#### List of tasks
• A. From the forum thread on playing sports in Dubai, extract the passage that begins with the words "Ahhh, to be" and ends with "the season began.", copying it verbatim.
• B. List the usernames of all the people who posted in the forum thread on playing sports in Dubai.

#### Source excerpt
____

# Squash, Tennis, Football, drinks, ...



## gass (Feb 24, 2011)

Hello everyone,

I'm a 23 year old guy recently arrived in Dubai. I'd like to play squash, tennis or football from time to time and grab some drinks. Need other players though to do that.. Preferably around Dubai Marina if possible.

Let me know if someone's interested !!

Cheers


----------



## DubaiATC (Jun 26, 2010)

Ahhh, to be 23 again . . .
But if I would have been in Dubai at 23 . . . maybe not a good idea!

Gass, where do you stay in the marina? I am at Park Island. I don't play, but my neighbor plays squash and there are squash courts at Park Island. What's up with those rock-hard squash balls, anyway? Having played racquetball in the US, the squash balls really messed me up!


----------



## u01by (Feb 26, 2011)

I've heard that Duplays (try to google it) have very good organised group events e.g. football. Was meant to head to badminton but found out about it just after the season began.

Cheers

Brian


----------



## oz75 (Feb 2, 2011)

Hi

What level do you play at? Squash and Tennis that is - footy is out for me - had a numbe rof knee surgeries due to footy - so no more!

Jebel ali club - we play every day almost


Oz

ps. cheap to play there.


----------



## Hix (Dec 1, 2010)

Just moved in the DEC tower, i dont play much tennis but there's a court here


----------



## Burj (Apr 25, 2011)

are there actually any badminton courts about? given the number of asian and their love for the sport i thought there migth be quite a lot...


----------



## NAM (Jul 30, 2011)

Im up for some practice too. been some time since I played tennis and squash. Let me know if you're in. I live in Marina, we can use courts around greens, lakes, gardens, ranches etc.

Nazish


----------



## ash_ak (Jan 22, 2011)

NAM, Hix
have u guys started playing tennis yet? would love to play and get some practice..let me know!


----------

____

#### Stored data
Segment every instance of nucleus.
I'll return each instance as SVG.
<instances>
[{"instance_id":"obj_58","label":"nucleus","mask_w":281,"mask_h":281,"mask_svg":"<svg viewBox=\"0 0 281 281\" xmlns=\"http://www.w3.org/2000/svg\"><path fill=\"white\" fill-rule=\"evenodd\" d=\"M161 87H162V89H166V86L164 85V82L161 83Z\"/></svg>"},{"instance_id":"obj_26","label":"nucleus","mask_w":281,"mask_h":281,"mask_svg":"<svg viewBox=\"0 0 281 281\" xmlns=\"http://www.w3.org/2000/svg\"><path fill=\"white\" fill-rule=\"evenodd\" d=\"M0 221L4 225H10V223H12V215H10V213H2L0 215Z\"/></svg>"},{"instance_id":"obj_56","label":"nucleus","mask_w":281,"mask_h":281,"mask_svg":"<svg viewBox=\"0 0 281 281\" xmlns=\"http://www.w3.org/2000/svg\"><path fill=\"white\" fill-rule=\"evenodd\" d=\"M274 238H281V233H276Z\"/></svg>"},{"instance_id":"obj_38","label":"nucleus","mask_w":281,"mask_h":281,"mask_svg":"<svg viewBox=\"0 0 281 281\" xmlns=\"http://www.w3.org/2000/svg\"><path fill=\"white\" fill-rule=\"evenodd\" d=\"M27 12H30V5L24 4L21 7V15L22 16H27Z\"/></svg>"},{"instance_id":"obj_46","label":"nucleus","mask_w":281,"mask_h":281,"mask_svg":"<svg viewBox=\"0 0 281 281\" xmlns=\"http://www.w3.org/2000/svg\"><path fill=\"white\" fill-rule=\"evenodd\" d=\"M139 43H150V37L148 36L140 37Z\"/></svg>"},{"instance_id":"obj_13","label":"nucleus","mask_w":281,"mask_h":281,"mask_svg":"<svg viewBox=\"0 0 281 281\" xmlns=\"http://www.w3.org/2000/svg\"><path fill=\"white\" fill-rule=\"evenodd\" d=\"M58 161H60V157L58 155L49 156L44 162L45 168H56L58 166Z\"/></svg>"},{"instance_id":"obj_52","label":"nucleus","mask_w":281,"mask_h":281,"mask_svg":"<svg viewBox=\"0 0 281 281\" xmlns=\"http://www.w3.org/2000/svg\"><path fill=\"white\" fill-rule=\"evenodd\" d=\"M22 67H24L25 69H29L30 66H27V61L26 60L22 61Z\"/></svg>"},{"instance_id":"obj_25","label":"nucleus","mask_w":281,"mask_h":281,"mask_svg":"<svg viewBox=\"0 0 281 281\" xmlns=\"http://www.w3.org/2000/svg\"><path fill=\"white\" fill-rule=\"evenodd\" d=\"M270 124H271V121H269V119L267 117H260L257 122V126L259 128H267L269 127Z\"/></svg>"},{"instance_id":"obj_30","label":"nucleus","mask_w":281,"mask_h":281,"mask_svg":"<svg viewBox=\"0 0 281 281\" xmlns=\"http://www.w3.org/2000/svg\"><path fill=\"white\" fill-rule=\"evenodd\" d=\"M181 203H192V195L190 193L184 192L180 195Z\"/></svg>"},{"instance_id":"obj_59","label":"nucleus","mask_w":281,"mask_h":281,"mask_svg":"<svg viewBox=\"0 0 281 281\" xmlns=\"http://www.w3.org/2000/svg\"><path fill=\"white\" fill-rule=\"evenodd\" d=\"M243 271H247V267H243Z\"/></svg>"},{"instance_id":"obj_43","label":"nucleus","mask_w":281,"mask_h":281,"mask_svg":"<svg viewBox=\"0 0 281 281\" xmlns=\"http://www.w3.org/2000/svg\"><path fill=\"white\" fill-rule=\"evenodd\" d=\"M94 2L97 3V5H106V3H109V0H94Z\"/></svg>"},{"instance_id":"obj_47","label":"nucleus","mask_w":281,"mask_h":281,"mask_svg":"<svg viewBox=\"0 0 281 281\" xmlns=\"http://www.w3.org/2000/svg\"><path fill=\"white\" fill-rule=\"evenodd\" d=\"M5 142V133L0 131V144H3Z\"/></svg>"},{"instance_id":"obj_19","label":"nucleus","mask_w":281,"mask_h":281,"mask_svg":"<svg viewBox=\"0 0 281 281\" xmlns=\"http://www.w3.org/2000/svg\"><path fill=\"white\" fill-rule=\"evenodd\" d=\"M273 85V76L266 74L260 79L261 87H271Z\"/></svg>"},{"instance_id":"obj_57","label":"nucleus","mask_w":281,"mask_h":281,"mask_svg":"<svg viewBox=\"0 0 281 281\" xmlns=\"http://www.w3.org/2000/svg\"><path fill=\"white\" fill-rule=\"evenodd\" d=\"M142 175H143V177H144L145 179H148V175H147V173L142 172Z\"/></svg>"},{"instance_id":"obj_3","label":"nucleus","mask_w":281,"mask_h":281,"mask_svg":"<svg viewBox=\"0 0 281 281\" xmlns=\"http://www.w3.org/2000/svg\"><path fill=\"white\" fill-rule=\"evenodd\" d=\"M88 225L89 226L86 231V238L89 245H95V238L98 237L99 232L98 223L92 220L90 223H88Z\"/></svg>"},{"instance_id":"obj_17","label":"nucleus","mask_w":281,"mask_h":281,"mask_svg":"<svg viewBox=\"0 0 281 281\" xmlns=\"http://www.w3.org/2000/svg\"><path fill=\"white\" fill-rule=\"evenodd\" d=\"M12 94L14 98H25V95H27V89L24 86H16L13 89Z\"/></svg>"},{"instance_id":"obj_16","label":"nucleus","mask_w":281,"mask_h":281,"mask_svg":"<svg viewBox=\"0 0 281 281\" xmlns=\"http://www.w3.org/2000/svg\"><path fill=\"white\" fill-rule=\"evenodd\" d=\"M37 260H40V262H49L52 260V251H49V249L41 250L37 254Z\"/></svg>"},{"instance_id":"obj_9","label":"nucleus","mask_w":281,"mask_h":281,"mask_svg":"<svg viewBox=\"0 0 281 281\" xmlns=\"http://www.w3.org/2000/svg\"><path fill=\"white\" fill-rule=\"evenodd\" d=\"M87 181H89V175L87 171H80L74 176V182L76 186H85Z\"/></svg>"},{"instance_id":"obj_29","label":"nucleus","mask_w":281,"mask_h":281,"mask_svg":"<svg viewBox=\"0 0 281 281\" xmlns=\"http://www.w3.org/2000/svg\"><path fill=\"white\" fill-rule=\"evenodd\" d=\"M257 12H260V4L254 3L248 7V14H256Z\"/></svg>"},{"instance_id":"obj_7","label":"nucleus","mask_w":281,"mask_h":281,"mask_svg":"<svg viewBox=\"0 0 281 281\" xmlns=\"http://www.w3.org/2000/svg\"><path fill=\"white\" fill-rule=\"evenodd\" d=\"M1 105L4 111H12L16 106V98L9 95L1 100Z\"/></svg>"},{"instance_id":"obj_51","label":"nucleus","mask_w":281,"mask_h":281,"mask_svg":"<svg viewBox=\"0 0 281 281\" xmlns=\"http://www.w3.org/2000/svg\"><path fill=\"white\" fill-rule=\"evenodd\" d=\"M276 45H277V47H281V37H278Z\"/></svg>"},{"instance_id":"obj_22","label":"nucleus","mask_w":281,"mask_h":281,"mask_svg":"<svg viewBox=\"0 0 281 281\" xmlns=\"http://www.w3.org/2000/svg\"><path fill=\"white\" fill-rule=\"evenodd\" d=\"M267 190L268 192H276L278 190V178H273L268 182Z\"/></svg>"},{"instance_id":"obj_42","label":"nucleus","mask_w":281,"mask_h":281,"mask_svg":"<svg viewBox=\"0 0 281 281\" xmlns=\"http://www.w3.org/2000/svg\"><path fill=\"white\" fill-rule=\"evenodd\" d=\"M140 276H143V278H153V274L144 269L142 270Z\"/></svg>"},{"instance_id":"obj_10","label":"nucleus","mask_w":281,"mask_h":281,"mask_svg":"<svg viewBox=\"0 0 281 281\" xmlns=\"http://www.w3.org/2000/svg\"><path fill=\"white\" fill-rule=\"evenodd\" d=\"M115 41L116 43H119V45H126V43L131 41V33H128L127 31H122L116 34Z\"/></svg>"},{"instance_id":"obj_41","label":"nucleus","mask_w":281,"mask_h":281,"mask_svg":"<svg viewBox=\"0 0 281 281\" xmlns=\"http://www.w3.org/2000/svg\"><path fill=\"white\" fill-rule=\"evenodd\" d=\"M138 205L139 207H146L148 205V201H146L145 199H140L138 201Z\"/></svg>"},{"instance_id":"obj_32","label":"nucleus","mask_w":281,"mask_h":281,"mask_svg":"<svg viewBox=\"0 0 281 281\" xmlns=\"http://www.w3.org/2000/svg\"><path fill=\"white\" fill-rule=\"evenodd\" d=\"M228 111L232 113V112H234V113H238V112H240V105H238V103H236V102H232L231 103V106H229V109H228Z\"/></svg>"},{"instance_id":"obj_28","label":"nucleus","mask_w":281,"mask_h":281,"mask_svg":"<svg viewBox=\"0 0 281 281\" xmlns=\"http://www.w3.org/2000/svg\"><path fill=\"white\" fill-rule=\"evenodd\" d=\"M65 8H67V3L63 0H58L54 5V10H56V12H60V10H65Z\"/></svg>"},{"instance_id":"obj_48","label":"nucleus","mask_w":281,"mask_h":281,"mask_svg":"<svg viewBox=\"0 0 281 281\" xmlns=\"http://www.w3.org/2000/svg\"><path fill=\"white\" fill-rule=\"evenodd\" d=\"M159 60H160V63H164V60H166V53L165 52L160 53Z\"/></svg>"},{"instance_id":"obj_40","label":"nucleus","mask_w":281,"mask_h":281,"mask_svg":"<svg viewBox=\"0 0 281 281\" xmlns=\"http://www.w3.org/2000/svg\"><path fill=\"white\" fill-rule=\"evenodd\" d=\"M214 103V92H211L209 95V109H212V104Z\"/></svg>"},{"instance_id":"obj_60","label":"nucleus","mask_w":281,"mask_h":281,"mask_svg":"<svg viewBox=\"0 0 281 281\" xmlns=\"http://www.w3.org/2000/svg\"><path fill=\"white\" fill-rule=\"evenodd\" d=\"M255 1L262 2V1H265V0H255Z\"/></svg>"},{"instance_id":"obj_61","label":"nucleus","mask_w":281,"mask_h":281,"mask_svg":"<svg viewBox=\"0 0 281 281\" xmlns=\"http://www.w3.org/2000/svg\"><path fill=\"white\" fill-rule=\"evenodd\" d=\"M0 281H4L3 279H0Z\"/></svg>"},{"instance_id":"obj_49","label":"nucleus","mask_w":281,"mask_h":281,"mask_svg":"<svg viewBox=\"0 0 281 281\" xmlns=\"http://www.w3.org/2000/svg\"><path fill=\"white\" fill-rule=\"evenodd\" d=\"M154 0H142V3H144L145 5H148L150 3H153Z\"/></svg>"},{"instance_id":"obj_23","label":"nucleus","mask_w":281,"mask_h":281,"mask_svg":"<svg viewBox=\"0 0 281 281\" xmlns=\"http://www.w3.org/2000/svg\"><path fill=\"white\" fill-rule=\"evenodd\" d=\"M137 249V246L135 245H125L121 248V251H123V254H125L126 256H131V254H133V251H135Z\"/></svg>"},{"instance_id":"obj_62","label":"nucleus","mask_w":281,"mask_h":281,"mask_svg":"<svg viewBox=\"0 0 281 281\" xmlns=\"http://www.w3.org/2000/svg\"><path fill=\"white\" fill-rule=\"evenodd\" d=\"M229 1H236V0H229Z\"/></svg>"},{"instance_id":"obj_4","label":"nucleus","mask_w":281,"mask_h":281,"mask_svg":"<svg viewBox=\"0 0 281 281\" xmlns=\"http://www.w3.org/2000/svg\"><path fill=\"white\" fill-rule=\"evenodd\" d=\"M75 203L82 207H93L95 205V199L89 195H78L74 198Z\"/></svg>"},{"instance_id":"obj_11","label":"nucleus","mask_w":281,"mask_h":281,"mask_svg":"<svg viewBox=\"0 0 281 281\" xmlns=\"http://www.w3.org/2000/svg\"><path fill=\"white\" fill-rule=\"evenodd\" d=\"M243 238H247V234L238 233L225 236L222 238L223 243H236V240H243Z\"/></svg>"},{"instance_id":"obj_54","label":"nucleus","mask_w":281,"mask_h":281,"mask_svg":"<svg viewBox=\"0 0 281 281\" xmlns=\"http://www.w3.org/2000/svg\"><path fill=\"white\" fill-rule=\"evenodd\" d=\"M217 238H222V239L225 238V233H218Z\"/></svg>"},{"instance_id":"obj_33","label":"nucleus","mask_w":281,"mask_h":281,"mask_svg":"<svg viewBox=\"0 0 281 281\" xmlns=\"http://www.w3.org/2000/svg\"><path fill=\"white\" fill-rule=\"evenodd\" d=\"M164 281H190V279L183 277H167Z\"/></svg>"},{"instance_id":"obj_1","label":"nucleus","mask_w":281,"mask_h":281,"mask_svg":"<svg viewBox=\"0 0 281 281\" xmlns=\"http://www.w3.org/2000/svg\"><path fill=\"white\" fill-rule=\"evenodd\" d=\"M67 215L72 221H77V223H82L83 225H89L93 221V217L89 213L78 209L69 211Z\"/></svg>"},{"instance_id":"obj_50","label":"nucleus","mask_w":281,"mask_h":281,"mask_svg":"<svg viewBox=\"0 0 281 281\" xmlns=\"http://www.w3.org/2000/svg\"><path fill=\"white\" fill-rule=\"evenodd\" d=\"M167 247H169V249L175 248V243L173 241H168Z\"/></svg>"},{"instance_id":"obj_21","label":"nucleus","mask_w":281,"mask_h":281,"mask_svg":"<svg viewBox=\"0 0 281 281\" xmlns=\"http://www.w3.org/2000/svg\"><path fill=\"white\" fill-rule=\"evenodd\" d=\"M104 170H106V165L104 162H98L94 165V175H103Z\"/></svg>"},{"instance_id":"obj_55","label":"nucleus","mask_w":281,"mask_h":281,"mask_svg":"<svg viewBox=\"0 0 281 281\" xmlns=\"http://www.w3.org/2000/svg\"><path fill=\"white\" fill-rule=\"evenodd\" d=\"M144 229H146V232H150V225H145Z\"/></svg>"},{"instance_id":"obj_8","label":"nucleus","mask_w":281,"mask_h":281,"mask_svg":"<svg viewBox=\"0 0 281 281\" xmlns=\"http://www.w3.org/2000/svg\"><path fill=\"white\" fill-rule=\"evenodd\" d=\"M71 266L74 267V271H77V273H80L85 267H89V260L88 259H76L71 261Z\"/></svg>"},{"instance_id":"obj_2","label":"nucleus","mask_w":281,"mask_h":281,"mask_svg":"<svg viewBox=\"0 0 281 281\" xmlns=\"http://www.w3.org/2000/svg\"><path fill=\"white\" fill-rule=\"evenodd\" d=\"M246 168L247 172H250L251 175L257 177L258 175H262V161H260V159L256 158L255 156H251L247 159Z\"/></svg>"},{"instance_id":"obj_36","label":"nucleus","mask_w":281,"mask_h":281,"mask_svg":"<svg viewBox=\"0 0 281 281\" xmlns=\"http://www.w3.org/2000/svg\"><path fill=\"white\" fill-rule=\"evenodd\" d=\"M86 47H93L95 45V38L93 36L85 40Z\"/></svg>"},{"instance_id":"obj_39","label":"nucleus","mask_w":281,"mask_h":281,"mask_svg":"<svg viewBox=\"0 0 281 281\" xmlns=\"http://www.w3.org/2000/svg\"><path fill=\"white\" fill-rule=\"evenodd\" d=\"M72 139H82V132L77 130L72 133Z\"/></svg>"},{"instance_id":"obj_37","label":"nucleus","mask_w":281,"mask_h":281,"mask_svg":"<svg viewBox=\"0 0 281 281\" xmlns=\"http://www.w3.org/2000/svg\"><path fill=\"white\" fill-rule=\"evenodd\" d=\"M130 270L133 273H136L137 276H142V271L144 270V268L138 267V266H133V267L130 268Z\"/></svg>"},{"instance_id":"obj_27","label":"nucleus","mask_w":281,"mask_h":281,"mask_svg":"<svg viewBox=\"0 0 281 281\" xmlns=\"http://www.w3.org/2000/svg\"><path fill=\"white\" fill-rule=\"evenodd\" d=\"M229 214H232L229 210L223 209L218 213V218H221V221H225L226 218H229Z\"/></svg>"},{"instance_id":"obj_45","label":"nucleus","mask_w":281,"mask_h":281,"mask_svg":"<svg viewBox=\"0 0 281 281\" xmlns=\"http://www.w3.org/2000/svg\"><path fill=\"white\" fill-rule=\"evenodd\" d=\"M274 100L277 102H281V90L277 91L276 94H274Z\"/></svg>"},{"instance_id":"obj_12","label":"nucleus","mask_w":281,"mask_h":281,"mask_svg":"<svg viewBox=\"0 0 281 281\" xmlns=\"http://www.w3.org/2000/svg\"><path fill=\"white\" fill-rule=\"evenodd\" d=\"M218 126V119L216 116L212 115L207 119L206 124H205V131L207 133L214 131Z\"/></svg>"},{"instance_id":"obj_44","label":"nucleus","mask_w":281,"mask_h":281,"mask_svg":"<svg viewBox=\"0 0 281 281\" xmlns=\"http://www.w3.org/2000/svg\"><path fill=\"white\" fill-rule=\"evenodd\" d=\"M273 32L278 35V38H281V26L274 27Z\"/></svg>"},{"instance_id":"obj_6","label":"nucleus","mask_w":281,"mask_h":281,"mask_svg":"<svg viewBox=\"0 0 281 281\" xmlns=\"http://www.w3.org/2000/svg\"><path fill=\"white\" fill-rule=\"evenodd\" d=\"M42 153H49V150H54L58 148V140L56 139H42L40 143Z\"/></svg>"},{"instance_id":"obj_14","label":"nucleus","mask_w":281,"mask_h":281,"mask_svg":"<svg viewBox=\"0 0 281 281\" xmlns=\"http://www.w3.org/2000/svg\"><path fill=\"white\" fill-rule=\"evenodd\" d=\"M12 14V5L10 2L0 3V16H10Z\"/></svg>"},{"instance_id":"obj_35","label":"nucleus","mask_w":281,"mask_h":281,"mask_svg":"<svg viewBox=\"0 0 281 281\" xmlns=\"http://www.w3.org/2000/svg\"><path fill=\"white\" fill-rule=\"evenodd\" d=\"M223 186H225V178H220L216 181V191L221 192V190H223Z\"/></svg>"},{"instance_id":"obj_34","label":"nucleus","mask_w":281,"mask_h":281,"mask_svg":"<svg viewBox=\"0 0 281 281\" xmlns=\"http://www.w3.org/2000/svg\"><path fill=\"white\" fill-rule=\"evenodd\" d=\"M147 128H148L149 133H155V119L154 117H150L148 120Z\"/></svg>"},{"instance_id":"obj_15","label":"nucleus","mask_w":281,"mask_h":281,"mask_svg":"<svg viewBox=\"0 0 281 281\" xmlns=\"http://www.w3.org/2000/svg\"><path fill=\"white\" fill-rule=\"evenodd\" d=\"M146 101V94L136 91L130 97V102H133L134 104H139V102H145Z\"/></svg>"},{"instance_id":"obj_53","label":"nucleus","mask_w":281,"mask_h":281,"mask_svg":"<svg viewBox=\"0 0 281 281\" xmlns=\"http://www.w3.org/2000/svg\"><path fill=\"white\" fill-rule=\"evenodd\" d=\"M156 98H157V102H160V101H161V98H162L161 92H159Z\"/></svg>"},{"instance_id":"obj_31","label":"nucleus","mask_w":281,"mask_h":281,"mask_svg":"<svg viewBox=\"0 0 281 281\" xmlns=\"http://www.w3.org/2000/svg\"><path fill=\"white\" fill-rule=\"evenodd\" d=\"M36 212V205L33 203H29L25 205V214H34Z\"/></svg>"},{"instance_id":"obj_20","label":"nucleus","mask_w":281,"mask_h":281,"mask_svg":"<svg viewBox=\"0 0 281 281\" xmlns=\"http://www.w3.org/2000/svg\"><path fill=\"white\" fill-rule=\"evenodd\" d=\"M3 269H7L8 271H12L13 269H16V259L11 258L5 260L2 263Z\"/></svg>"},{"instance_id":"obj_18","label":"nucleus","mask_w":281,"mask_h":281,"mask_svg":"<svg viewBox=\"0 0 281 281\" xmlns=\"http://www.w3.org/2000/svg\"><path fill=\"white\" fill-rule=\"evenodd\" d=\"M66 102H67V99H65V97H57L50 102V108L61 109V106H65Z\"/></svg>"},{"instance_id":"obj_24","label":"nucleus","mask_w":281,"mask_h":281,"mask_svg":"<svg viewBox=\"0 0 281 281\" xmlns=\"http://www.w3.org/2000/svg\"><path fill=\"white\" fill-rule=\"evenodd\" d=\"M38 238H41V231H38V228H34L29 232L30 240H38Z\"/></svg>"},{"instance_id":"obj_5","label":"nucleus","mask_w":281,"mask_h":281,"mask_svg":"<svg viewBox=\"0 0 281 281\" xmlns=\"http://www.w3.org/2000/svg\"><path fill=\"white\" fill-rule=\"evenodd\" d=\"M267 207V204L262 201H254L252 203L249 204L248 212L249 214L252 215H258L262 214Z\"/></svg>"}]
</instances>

____

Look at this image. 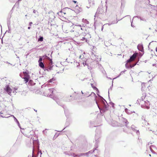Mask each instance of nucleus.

____

#### Results in order
• A.
Ahhh, to be 23 again . . .
But if I would have been in Dubai at 23 . . . maybe not a good idea!

Gass, where do you stay in the marina? I am at Park Island. I don't play, but my neighbor plays squash and there are squash courts at Park Island. What's up with those rock-hard squash balls, anyway? Having played racquetball in the US, the squash balls really messed me up!


----------



## u01by (Feb 26, 2011)

I've heard that Duplays (try to google it) have very good organised group events e.g. football. Was meant to head to badminton but found out about it just after the season began.

• B.
gass
DubaiATC
u01by
oz75
Hix
Burj
NAM
ash_ak